One thing leads to another as the glowing fungus-like parasite grants Haimey the ability to sense, and eventually communicate with, said alien ships, and the charismatic and amoral female space pirate pushes Haimey to confront her own anguished past. Meanwhile, Haimey wrestled with her programmed adherence to mutual collective responsibility, teams up with a gigantic sentient mantis-like alien law enforcement officer from a low-gravity planet, Singer gets summoned to a term of civil duty, and the cats – did I mention the cats? There are two cats on their ship.

As I said, the book is long but filled with action and reflection that say as much about the different ways of looking at self vs society as they do about Haimey’s long-buried sense of self. It’s all fascinating, if a bit sedate in places, until the pieces start coming together.
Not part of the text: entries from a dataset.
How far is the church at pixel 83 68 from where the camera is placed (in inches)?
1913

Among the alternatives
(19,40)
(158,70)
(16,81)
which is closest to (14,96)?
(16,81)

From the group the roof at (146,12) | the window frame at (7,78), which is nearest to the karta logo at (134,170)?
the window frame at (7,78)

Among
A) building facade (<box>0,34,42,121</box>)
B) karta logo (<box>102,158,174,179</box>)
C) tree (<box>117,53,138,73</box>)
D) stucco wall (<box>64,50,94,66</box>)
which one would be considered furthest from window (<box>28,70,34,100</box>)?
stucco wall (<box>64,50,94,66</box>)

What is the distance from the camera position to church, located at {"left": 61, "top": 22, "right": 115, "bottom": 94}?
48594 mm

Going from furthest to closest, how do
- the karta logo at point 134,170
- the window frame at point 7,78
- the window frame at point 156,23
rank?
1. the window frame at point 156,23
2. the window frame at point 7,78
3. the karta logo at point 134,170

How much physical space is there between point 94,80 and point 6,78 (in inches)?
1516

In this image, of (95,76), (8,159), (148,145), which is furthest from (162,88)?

Then the parts I had previously found slow made brilliant sense and I couldn’t put the book down until the exciting and immensely satisfying conclusion. I say this as an advisory to other readers to hang in there: every piece is there for a reason, and it is richly worth the ride. Ancestral Night is in turns dramatic, thoughtful, humorous, hopeful, and tragic. From the government ship name, I’ll Explain It To You Slowly to the weird and wonderful artificial mind that has wrapped itself around a dying sun, to everything I’ve mentioned above, the book is as much about how we balance individual choices with the greater good, all tied up with a big ribbon and two cats. Worth savoring, and re-reading.



The usual disclaimer: I received a review copy of this book, but no one bribed me to say anything in particular about it. Although, come to think of it, fine imported chocolates and roses might have been nice.